The soldier nodded toward the hill.

“Near the top of that hill is a house that Perdoneg continues to spare.” Marwen looked in the direction that Torbil gestured. Nestled in a dimple of the hill near the age-worn summit was the small house of clay and straw bricks, thatch-roofed and snug, just as she had seen it twice before. She could see only vaguely the wild flowers that grew over the fence, around the doorway of the house, and out of the coping stones, the delicate color of flowers that grow without seeding in wild places. But all around the yard, where flowers had been when Marwen had had the seeing in the well, was a black charred scar, and in soft dark lumps on the slope lay the roasted remains of the weedsheep that had once grazed there.

Torbil was whispering, a sound like rolling gravel. “He senses when anyone comes near it and kills all who approach. How the Prince got up there only the Mother knows. Crob has gone to bring some of the women and children from Rune-dar to the house, but before he left he sent me for the Oldwife of Rute.

His message to her was: ‘There is some magic in this house. Come help us find it.’ I am to go with you to the house.”

Marwen could hear the fear in his voice. If she failed, he, too, would die.

But Marwen was not afraid. From the beginning of time, she had been meant to see this house, to go into it, and to find its secret—the power that preserved it from Perdoneg’s fire. Still the gods did not love the foolish and would expect her to use good sense. She could not risk walking boldly up the side of the hill, for the wings of the dragon were swift and silent, and if he were not here now, he could be in the next breath.

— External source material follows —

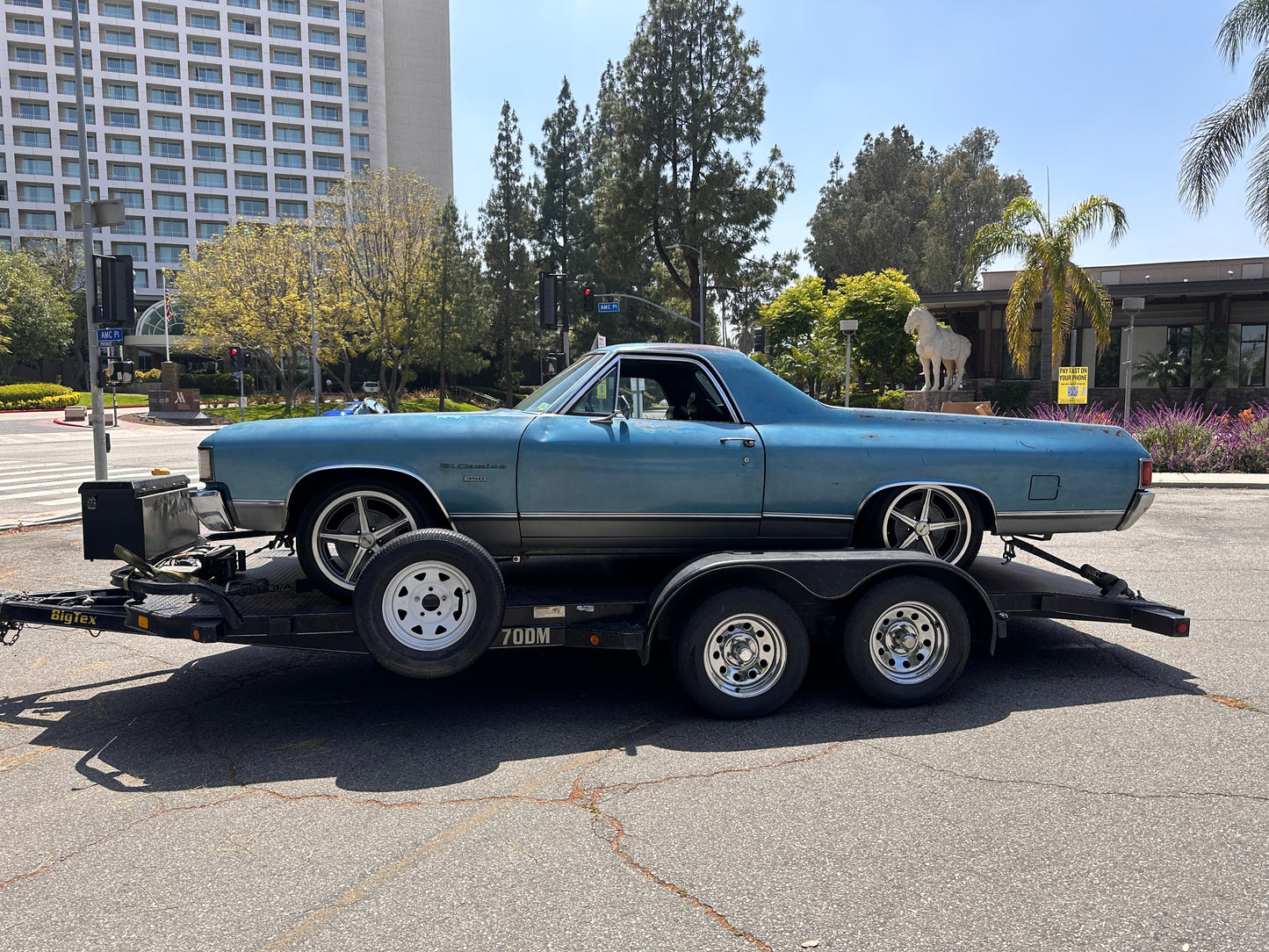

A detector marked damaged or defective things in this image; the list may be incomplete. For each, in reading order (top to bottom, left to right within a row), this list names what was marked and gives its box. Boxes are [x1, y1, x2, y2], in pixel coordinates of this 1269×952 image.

cracked pavement [0, 492, 1264, 952]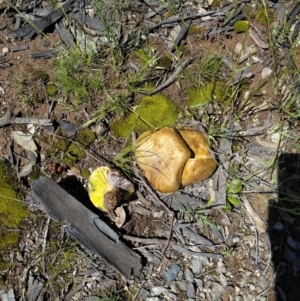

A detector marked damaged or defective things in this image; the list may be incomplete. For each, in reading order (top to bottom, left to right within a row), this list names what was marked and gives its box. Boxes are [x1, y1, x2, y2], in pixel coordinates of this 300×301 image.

burnt wood piece [8, 0, 75, 39]
burnt wood piece [31, 177, 141, 278]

Marwen knelt before a particularly large fedderweed, its branches reaching out like thin arms, its fleshy leaves finely veined.

“Hail, lady fedderweed, dressed in green lace and jeweled in gold. I am Marwen Oldwife of Marmawell, daughter of Nimroth, the wizard who once walked among you. I need your help.”

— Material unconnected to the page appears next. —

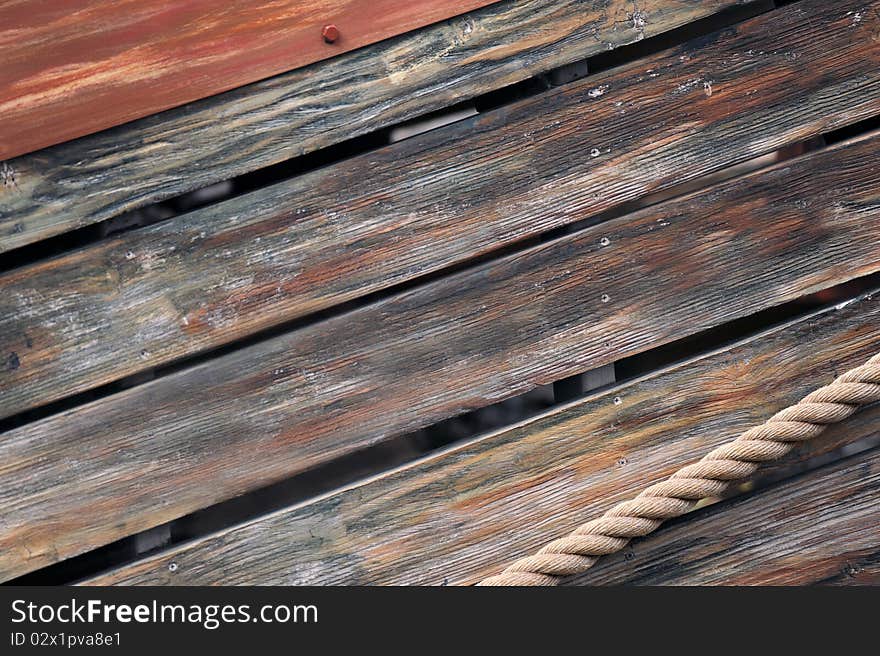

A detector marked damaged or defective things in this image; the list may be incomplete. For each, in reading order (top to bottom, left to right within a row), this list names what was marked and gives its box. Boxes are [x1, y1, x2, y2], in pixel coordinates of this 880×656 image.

rusty nail head [322, 24, 338, 43]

Immediately the wind sang softly through the plant’s leaves. Marwen listened, and it seemed after a time that she heard, beyond the fair song of the fedderweed, a deeper voice, a richer song. She began to walk toward the sound.

“Come,” Marwen whispered to the soldier. He stood staring as she walked a few paces and then, bending low, he rushed to catch up.

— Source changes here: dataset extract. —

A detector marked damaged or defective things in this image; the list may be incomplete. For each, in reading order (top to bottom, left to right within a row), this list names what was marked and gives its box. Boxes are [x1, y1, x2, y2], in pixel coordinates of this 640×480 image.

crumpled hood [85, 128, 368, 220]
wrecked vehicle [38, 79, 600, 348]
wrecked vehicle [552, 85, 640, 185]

“I do not hold with any Venutian sorcery,” he said behind her.

She gestured to him for silence. The song was one of great beauty and sadness and pain. It became louder as they came closer to the hill. They circled it to its northern slope.

Marwen’s thighs cramped, walking hunched as she was, but the song grew ever nearer and stronger. At last, when they were practically at the foot of the hill, Marwen saw the singer.

She had no name for what she saw, and she stared open­ mouthed. It was not grass or flower but a god of soil and stem, nevertheless. Beside it she felt soft and young. The soldier looked at her and said, “Tree. It is called tree.” Then he thought for a moment and added, “There are trees in the mountains, but this one comes from a place where there are many such giant plants, and the wingwands could fit into the palm of your hand. Or so the legend goes.”